Never Forget!
By: Jonathan Seidel
The holocaust was a unique Jewish genocide but it was not the first. It evolved to a new ontological factor with no escape. Taking place in the secular world devoid of religious institutional power further delegates its own mess of evil. Yet, the moment the holocaust is penciled as the sine qua non of Jewish suffering, not only are past tragedies ignored or suppressed but the meaning fades. The holocaust’s uniqueness permits its consequences.
The genocide was abhorrently special but it is also rooted in the same anti-semitic lingo as the medieval tactics. The holocaust cannot be singled out as the exception. Nazi propaganda used christian polemics to dehumanise Jews. Jewish persecution hit a new level of destruction but the metric was the same, the methodology differed. Yet different era requires different approach. The holocaust provided the same conclusion that being that Jews needed to be expunged. The Nazi vision targeted Jews but the final solution was not the initial goal and evolved to systematic murder.
The Jewish response need not alter from its earlier persecutions. The holocaust was not a blimp in the history of Jewish persecution nor was it to modern Jewry. Russian pogroms had pushed many Jews to immigrate to Palestine. The Dreyfus affair in France sparked zionistic tendencies in the anti-semitic democracy. The modern world could not save Jews. The greatest irony of the holocaust was the German liberal annihilation of Jews. The state’s position in a country Jews had felt safe brought the greatest horror. A reason many Jews fear a future American genocide. It also would not be her first. American universities refused to accept Jewish students in the 50s and 60s.
Jewish suffering has existed for millennia and new haters find various ways of humiliating Jews. The hellenistic way differed from Hadrian who differed from christians who differed from muslims who differed from nazis. Each era posited a new way to harm Jews and each used the same false hope to Jews. Medieval kings invited Jews to help the economy and then kicked them out when they weren’t necessary. Germany did the same. The nazis realised the Jewish threat and thus decided in the end to kill them. Those who they did not kill ended up being their achilles heel. It was the Jews who contributed the most to WWII victory. They worked on the Manhattan project built the atom bomb and the end of the war. The secular freedom brought the greatest terror but also the greatest payback (though the state of Israel would probably be the greatest payback).

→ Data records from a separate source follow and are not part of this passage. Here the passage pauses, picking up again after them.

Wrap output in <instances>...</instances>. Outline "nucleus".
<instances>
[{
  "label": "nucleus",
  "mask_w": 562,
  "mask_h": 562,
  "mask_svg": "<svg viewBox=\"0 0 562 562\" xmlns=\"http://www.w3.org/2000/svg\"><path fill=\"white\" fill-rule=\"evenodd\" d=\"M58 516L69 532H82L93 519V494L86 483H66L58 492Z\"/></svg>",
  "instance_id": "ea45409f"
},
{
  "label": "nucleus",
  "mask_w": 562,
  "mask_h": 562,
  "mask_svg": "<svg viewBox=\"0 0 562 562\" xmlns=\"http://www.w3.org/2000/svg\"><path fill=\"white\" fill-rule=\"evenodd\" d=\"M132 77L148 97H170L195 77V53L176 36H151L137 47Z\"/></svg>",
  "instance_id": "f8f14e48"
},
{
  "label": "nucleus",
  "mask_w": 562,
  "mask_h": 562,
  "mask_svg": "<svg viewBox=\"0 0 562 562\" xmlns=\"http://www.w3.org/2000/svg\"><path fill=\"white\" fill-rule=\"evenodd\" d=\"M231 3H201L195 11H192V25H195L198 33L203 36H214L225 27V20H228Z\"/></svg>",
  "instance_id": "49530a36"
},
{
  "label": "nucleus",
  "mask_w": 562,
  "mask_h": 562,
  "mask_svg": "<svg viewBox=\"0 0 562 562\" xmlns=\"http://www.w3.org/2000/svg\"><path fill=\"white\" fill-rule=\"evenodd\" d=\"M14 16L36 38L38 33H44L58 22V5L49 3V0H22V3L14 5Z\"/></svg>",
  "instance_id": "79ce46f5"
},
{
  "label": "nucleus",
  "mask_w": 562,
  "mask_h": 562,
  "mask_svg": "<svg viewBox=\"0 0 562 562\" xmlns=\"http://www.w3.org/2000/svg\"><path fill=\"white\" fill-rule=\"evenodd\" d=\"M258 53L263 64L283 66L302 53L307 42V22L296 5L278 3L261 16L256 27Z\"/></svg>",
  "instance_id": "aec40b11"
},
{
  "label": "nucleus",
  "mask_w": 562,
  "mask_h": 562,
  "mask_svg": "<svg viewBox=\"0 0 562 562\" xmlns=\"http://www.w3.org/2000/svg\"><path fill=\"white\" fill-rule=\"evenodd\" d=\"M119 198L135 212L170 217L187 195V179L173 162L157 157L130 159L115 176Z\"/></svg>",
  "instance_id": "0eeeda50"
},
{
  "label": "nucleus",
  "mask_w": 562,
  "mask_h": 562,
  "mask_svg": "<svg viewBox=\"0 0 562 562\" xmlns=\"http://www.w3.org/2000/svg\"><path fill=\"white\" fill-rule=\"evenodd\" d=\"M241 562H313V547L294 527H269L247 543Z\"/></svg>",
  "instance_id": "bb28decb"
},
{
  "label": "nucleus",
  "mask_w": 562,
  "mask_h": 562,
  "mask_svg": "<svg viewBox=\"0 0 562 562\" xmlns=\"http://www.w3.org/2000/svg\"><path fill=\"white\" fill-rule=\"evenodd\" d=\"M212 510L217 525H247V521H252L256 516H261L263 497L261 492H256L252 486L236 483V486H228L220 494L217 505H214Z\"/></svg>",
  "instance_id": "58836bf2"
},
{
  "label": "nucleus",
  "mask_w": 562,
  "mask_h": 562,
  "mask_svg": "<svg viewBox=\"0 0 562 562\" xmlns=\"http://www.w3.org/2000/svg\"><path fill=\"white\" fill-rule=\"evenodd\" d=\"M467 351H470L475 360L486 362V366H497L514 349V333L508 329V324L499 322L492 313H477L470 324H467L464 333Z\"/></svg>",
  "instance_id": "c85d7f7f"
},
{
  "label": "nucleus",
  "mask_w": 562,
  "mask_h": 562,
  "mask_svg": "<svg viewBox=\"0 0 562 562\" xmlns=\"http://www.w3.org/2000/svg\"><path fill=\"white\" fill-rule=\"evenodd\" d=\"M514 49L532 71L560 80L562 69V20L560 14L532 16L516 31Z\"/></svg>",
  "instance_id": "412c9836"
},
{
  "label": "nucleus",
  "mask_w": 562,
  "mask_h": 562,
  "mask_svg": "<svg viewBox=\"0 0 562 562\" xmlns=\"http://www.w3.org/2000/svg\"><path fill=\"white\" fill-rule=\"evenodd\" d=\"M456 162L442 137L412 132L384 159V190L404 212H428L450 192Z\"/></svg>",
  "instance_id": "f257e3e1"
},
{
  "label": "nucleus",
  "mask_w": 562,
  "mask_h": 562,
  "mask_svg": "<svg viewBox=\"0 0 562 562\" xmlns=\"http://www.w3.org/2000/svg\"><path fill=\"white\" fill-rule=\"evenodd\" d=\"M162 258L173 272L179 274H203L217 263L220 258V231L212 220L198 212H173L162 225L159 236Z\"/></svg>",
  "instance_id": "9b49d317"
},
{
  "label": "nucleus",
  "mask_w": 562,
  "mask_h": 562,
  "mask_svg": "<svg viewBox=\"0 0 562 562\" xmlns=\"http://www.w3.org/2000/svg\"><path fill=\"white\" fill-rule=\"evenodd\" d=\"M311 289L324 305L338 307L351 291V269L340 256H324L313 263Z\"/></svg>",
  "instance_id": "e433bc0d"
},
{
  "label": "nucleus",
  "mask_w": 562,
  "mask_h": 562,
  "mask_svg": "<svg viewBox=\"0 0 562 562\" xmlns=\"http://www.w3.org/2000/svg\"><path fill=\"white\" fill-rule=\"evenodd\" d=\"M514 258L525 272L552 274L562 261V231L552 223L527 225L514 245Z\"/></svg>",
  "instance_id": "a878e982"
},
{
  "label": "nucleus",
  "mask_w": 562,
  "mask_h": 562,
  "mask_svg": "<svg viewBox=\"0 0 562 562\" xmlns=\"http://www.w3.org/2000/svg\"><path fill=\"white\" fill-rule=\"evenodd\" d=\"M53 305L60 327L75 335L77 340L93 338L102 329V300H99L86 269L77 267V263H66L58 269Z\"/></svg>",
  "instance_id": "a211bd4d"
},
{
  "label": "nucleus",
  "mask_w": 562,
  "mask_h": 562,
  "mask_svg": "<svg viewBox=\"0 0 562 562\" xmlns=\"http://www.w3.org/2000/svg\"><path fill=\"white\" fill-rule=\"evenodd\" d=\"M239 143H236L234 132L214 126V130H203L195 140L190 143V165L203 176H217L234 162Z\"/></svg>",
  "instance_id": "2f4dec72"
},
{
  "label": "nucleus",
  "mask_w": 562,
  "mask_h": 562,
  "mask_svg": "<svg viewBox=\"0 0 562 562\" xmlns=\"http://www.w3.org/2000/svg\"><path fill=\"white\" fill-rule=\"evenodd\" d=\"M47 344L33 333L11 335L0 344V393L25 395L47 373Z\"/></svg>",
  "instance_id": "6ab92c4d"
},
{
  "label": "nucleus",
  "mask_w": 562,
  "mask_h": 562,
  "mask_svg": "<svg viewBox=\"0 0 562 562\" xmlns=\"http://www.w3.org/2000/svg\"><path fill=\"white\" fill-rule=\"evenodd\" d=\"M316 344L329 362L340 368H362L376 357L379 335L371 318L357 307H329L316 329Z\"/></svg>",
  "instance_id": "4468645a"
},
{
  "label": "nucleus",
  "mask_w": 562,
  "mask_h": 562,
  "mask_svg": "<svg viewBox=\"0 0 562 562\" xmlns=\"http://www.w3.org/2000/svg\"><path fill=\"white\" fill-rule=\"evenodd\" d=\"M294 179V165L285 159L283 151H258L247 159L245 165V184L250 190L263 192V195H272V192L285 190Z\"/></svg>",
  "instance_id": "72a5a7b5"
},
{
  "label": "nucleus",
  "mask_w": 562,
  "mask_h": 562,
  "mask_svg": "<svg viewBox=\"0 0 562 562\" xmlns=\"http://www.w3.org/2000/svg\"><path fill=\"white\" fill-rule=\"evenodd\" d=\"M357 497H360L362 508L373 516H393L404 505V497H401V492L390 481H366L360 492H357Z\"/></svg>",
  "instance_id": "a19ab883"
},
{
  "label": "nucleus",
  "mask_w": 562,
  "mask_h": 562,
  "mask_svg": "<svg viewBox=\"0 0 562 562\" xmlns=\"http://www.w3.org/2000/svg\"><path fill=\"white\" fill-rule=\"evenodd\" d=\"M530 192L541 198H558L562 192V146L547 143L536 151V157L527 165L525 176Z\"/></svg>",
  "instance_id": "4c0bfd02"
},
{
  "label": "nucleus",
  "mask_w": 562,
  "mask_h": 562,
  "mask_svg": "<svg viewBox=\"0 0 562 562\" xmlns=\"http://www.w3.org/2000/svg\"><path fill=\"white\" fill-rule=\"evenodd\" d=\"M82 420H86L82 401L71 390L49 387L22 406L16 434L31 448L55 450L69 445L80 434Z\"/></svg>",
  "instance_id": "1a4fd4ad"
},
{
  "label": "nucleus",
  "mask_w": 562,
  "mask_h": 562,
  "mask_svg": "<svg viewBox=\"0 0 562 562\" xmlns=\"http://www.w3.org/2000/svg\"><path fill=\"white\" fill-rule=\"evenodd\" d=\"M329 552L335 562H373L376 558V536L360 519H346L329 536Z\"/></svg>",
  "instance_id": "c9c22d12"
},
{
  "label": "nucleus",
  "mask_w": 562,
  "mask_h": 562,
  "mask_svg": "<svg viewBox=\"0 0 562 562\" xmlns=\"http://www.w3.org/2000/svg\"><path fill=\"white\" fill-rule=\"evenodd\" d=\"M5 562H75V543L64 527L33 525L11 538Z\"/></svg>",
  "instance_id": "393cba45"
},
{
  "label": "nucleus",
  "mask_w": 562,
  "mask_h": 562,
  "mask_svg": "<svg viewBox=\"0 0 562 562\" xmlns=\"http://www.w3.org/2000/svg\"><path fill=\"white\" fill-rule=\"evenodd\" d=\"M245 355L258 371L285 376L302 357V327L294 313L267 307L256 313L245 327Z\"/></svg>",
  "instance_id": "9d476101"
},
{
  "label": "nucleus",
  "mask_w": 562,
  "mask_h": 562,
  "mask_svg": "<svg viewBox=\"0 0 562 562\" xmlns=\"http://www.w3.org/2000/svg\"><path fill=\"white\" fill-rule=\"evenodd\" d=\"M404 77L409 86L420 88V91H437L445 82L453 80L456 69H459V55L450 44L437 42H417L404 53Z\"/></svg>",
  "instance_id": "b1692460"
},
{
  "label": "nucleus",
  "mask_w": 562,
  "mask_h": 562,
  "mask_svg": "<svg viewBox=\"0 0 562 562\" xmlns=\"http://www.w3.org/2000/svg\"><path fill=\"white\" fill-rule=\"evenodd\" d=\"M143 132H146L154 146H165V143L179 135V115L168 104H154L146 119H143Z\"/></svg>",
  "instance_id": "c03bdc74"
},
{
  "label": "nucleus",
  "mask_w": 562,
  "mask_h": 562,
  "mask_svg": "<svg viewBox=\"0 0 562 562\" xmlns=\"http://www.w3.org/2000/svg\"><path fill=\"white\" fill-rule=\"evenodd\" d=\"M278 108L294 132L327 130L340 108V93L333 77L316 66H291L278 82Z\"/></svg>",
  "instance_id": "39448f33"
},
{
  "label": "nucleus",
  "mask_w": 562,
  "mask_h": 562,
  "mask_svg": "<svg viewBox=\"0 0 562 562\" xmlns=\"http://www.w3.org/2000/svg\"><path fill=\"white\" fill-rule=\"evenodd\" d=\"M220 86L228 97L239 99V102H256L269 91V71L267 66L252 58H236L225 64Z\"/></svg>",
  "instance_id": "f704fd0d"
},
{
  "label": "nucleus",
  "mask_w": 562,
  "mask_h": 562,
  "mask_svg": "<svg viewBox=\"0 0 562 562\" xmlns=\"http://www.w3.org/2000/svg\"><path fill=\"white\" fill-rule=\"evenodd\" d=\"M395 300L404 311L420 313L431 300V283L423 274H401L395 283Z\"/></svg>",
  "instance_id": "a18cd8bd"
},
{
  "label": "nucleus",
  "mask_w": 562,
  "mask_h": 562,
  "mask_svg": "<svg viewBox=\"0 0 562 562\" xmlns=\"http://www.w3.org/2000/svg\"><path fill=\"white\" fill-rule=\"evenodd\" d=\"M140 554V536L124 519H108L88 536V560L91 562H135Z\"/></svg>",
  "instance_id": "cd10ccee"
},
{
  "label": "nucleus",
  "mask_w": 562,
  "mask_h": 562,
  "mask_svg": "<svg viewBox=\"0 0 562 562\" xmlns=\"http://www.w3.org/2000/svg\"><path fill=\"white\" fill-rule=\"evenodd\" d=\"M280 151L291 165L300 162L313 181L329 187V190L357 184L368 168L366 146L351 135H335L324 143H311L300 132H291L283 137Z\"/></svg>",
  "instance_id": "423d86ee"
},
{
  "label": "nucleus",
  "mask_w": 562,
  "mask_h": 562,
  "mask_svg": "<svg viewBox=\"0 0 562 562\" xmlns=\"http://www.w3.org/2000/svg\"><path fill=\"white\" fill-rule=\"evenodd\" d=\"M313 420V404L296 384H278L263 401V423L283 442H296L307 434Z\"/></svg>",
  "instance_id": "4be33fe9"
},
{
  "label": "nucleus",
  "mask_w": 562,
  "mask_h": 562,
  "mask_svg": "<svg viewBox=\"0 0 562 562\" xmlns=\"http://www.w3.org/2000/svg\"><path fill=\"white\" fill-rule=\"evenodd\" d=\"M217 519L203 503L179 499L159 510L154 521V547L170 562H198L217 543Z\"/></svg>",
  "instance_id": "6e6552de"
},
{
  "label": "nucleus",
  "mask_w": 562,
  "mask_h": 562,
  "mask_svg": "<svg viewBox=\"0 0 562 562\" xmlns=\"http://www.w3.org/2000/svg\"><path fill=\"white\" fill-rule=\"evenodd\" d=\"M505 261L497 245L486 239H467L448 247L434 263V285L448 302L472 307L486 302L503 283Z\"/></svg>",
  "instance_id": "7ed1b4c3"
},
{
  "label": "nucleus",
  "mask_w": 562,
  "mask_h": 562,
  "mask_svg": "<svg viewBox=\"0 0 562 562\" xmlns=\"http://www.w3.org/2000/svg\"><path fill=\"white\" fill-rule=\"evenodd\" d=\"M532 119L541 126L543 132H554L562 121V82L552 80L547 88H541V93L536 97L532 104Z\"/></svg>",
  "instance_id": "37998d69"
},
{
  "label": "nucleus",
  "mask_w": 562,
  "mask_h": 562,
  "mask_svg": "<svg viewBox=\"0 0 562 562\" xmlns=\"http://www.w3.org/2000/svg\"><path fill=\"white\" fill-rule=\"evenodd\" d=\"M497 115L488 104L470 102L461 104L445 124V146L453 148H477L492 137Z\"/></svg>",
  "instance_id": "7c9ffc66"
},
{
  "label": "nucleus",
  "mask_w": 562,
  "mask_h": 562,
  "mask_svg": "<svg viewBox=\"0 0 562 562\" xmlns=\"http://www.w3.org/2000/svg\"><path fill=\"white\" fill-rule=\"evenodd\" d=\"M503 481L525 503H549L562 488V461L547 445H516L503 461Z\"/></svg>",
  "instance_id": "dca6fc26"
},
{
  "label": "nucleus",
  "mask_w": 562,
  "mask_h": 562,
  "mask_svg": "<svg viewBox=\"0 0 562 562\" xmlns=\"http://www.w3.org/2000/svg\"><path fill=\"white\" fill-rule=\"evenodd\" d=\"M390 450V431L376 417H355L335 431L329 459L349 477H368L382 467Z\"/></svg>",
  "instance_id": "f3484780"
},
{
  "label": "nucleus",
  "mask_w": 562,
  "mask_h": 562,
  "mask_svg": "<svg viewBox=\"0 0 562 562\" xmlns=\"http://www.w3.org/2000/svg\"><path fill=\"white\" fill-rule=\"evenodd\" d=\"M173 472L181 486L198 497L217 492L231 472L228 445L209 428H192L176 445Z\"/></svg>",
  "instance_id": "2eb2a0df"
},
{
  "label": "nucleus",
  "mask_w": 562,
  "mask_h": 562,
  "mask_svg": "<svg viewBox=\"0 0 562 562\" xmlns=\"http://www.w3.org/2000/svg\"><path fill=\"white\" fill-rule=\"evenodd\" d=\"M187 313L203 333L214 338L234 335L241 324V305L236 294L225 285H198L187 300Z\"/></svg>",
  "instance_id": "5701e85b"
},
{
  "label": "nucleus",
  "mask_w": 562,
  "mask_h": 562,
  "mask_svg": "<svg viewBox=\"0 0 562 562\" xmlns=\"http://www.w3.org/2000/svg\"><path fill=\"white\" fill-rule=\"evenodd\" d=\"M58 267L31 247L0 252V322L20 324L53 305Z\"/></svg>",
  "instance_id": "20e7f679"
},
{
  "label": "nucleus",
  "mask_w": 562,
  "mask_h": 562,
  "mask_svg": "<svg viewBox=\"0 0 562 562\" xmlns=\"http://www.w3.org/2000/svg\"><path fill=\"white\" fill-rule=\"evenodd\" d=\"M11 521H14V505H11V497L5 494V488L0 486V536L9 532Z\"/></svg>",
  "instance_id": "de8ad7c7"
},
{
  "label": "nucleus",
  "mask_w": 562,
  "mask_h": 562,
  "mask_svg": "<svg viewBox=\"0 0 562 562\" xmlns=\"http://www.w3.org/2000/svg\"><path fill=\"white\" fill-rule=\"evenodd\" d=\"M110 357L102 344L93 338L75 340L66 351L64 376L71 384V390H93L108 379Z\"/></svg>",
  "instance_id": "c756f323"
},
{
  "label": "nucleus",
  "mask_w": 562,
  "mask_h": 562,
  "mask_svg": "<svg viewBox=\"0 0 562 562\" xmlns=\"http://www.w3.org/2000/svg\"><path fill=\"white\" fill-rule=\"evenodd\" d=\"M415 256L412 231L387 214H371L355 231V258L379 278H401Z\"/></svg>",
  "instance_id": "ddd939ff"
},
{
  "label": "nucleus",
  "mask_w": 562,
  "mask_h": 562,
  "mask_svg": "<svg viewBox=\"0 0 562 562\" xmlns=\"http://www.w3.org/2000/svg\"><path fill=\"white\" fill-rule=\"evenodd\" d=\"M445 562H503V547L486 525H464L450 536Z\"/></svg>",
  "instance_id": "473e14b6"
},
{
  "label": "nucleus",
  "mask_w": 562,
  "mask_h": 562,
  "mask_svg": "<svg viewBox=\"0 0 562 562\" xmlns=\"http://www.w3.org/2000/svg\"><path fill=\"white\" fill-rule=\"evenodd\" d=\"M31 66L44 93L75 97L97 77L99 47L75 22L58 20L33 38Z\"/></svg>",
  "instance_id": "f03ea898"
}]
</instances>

The holocaust is not to be seen as a revolutionary event in need of a new religious perspective. Placing it on the mountain of suffering points to a new paradigm of religious observance. Indeed the absence of God and the horrid torture favours a modified religiosity. Yet this again undercuts the history of religious cruelty. The holocaust is in the pantheon of Jewish suffering but it is not alone. The crusades, inquisition, Chmielnicki massacres all merit substantial account. The latter is readily forgotten. The holocaust receives ideal mention as it so fresh in our minds but we must not forget that it was a culmination instead of an unplanned motive.
Theodicy was relevant in each example of Jewish suffering but indeed only matters in a world of liberation. The choice to despair God for secularism. The medieval Jews were stuck in denominational tribalism. The inquisition bread the first “secular Jews”. Jews who secretly held to their belief but were outwardly christian. They were liberated by choosing to deny God. Conversos over time lost their faith and assimilated but the choice was limited. Secularism provided an opportunity to do away with religion entirely with no consequence. No longer beholden to the tribe. Apologetics and justification were archaic. The modern world gave Jews the out they needed to abandon God and their Yiddishkeit.
The holocaust singled out does more damage than good. It posits a paradigm shift to a new view of Judaism. The need to distinguish it from past events presents a new order based on the holocaust. Its socio-historical context is necessary to recognising its rampage. It differed to its predecessors but also was identical in other areas. The holocaust was tragic but it is part of a long history of Jewish suffering that continues today.